Le juge d’instruction constitue une sauvegarde, et, si ce verrou « saute », le parquet doit être totalement indépendant et son statut considérablement modifié.

Vous ne le voulez pas, vous l’avez dit à plusieurs reprises. Ce n’est d’ailleurs pas souhaitable. Je ne suis en effet pas favorable à un parquet totalement indépendant. Par voie d’extension, je ne suis pas du tout favorable à la modification de la procédure que vous nous proposez.

Deuxième condition, qui découle de la première, les forces de police et de gendarmerie qui agiront sous l’autorité du parquet devront être aussi totalement indépendantes. Elles devront ne dépendre que du parquet et être détachées du ministère de l’intérieur, comme on le demande depuis très longtemps.

Il faudra enfin opérer une distinction nette dans les statuts, dans les nominations et dans l’avancement entre les forces consacrées à l’enquête judiciaire et les forces consacrées au maintien de l’ordre, les dernières étant rattachées au ministère de l’intérieur, les premières au parquet et au ministère de la justice.
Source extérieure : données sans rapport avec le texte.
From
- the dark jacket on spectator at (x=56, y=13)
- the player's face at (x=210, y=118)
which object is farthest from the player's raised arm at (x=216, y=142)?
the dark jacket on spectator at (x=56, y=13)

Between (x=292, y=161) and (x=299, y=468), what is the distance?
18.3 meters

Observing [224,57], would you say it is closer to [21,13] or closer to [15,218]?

La troisième et dernière condition est l’adaptation de l’aide juridictionnelle et une extension de son domaine.

À cela j’ajouterai une quatrième condition, dont nous discutons aujourd’hui : la présence de l’avocat dès le début de la garde à vue. En effet, cette garde à vue sera encore plus importante – Mme Escoffier l’a dit tout à l’heure – pour l’issue du procès pénal.

Il paraît totalement inadmissible et aberrant que les droits de la défense ne soient pas assurés dès le début de la procédure, quelles que soient les conditions et les infractions commises. Les exemples que vous avez donnés ne valent pas : il est toujours possible de trouver des solutions dans des situations extraordinaires.

L’avocat doit assister à tous les interrogatoires, à tous les actes de procédure et, bien entendu, il doit avoir accès aux pièces du dossier, dès que celui-ci commence à se constituer, en sa présence.

Voilà dans quel contexte plus large se situe la proposition de loi qui nous est présentée aujourd’hui par notre collègue Jacques Mézard.

Quoi qu’il en soit de l’avenir ou de votre texte futur, madame le ministre d’État, cette proposition doit être immédiatement adoptée et même avec encore plus de force.

Elle doit s’appliquer à la situation actuelle et elle devra être reprise, peut-être avec des inflexions, en fonction de nos décisions, à la future réforme de la procédure pénale.

Ce sont les raisons pour lesquelles, avec le groupe socialiste, je vous invite, mes chers collègues, à ne pas voter la motion de renvoi à la commission de notre collègue François Zocchetto, qui est absolument dénuée de tout fondement.